In math, it might seem like we start from rock-solid axioms and then logic our way towards all the interesting complexity. That’s how school usually teaches math: step-by-step, start with your assumptions, deduce your way to the ending, and neatly write down your “two-column proof” for full credit on the homework.
Except in math, the assumptions are just that. ssumptions. Worse yet, we can’t even prove that our axioms don’t contradict each other.
There’s nowhere solid to stand on! There’s no solid ground! (You know what solid ground is? That’s the Earth’s crust. Which, by the way, floats on the mantle, which– you guessed it– is liquid rock. I hope you’re beginning to see a pattern here.)
One last point: careful not to confuse what we’re seeing here with “emergent complexity”. Emergent phenomena have to do with complex behavior coming out of simple mechanisms.

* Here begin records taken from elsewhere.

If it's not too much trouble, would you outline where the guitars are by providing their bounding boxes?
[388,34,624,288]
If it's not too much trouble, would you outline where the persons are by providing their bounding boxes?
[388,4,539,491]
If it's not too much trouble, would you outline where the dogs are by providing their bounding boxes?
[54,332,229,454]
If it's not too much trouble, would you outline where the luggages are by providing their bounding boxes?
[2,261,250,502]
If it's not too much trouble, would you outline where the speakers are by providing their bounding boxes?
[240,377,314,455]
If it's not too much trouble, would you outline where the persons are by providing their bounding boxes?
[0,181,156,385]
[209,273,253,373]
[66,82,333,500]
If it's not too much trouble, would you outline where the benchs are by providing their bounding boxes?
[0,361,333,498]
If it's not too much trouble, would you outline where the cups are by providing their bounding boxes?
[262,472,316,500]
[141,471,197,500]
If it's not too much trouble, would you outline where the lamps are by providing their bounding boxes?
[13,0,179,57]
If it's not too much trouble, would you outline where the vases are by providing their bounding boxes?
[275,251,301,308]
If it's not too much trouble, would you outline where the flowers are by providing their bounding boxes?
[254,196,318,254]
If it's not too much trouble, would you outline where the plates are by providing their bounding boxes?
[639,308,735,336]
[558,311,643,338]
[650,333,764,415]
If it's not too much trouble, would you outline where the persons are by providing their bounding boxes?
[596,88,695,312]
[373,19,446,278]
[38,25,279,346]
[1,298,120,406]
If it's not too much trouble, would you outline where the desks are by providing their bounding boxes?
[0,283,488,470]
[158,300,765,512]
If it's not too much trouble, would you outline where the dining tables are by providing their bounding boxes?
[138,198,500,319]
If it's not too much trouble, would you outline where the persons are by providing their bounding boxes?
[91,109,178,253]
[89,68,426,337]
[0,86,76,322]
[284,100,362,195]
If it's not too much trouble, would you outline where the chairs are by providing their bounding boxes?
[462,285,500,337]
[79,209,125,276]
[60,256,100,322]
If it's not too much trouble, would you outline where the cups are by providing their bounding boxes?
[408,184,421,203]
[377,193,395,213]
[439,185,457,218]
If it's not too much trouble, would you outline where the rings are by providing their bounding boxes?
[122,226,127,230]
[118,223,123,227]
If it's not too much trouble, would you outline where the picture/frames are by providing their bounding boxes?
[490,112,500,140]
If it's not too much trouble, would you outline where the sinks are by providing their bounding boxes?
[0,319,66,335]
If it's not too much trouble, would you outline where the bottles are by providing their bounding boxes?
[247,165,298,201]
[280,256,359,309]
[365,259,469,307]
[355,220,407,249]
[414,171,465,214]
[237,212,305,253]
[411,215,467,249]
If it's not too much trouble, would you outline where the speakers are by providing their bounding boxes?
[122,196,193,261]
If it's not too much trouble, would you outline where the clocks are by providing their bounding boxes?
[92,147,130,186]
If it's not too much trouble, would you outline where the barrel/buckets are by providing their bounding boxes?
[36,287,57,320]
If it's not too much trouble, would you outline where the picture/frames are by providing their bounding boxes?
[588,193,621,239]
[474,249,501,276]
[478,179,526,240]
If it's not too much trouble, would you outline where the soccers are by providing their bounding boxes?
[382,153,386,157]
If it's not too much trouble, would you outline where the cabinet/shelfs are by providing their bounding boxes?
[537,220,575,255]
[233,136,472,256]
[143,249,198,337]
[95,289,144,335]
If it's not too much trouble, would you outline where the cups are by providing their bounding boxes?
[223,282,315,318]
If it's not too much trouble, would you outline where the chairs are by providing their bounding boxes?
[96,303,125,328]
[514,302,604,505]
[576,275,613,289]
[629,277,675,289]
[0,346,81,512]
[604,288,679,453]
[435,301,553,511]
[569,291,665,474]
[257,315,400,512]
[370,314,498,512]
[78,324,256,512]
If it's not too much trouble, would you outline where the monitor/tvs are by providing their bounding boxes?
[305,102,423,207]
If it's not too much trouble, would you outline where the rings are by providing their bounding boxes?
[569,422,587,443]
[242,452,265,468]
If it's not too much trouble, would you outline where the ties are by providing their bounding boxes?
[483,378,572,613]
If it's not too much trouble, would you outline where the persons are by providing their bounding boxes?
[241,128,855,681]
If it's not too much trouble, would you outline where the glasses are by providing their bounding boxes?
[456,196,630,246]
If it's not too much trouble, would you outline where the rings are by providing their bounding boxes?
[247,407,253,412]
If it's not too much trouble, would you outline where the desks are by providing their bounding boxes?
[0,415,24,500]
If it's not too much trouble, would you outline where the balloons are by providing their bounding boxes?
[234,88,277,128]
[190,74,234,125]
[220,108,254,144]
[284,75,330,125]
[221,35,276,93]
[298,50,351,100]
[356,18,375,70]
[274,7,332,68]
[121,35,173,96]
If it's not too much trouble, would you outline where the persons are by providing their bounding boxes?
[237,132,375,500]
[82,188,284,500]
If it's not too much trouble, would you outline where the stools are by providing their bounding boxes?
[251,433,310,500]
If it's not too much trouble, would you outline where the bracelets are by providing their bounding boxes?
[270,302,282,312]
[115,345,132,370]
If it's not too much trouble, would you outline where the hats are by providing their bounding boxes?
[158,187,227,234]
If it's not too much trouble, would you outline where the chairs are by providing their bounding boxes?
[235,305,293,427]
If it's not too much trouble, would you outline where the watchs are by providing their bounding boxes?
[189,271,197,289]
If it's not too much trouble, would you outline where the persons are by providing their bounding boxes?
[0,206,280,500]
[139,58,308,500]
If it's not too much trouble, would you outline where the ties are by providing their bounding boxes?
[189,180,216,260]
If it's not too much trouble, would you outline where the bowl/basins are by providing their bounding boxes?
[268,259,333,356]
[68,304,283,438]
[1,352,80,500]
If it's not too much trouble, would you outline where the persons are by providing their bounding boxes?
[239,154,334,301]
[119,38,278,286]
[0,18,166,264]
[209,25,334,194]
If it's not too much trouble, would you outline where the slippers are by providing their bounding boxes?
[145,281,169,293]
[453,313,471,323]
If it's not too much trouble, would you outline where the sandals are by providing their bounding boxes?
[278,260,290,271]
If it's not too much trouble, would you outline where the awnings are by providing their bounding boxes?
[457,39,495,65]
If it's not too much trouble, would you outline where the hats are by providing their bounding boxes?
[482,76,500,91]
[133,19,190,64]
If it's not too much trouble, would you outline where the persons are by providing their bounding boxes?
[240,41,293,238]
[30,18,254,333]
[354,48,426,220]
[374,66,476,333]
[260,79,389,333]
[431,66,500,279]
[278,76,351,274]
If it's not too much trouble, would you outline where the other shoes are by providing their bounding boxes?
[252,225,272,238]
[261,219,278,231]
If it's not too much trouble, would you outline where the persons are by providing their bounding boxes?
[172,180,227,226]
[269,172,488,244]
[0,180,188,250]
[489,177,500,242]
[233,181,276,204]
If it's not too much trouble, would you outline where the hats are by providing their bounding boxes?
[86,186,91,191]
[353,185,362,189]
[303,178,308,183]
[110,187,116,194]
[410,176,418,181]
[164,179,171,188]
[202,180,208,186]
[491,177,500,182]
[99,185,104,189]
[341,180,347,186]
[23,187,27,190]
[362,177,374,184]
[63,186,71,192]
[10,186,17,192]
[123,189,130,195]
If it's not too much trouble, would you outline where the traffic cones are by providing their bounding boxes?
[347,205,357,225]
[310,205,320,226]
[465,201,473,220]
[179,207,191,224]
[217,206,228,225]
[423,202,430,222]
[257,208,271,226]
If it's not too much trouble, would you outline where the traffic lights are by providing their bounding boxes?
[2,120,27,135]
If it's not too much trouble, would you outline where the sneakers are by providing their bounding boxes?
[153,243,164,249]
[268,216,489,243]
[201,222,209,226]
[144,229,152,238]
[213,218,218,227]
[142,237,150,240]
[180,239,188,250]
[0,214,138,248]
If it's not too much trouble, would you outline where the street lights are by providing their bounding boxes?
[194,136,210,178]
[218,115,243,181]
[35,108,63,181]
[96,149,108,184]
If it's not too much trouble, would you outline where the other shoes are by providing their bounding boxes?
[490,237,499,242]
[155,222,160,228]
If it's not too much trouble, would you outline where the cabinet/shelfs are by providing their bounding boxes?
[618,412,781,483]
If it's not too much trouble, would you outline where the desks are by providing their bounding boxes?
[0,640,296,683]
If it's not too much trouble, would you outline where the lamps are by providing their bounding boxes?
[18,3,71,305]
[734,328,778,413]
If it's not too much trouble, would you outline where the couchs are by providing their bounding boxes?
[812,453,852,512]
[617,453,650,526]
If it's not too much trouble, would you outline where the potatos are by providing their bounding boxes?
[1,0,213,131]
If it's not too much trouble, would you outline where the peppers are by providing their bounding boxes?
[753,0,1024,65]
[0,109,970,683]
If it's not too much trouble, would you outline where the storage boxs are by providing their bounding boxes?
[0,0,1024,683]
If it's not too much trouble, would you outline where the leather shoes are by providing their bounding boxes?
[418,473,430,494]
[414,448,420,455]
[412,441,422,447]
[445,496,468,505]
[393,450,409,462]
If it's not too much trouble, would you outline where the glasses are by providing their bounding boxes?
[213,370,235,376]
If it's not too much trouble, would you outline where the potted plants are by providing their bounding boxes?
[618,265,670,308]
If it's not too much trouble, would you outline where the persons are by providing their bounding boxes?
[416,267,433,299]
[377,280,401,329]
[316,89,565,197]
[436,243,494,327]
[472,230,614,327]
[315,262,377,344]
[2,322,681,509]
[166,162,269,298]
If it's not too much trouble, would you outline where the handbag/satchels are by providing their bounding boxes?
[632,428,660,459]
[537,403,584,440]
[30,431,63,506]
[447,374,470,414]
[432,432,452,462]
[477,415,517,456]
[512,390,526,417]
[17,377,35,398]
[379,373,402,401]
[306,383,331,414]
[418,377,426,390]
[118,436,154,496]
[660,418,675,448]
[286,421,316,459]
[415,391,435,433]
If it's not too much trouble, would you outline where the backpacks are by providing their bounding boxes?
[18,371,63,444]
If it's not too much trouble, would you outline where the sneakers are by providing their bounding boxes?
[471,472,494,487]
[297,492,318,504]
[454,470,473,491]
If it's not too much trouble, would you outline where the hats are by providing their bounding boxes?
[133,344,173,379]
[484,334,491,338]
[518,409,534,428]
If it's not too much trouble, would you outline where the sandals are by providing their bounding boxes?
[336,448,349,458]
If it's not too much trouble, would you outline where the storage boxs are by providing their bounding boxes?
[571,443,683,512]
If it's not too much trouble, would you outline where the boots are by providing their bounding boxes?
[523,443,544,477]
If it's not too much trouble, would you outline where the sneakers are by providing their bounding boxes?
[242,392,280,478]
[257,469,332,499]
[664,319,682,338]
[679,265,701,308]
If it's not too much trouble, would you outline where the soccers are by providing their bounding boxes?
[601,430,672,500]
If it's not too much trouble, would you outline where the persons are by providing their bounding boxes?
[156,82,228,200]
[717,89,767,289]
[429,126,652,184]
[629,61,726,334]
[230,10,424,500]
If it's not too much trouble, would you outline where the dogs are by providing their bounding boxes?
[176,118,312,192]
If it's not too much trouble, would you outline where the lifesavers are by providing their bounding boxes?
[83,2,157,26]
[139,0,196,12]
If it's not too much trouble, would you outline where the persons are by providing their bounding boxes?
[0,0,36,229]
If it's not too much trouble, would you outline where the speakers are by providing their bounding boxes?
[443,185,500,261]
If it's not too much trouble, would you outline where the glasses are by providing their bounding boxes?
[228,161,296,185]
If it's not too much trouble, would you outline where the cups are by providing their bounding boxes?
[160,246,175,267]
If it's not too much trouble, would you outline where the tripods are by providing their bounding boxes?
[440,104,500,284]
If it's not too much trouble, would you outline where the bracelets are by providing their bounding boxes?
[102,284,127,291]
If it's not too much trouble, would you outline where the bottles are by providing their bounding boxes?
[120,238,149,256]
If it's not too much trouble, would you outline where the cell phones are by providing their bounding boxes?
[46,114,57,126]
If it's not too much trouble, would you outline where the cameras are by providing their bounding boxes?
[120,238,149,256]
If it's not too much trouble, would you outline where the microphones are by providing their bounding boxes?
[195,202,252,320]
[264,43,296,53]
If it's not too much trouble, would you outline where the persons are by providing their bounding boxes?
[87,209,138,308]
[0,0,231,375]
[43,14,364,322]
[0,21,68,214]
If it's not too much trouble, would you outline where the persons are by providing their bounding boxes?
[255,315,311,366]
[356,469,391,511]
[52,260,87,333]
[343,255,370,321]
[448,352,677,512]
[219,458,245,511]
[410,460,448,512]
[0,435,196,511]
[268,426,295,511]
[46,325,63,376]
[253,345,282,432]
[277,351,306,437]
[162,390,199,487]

Think about how the interactions between molecules give us cells, how small groups of people form nations, how the simple neurons form the complex brain.
This is the opposite. The foundations are unstable, complicated, chaotic, shifting all the time, and pinning anything down is like trying to walk on water. The real revelation is that we can still make something useful and meaningful out of it anyways.
There’s no standing still on the surface of the sea, but paddle fast enough and you can surf the waves.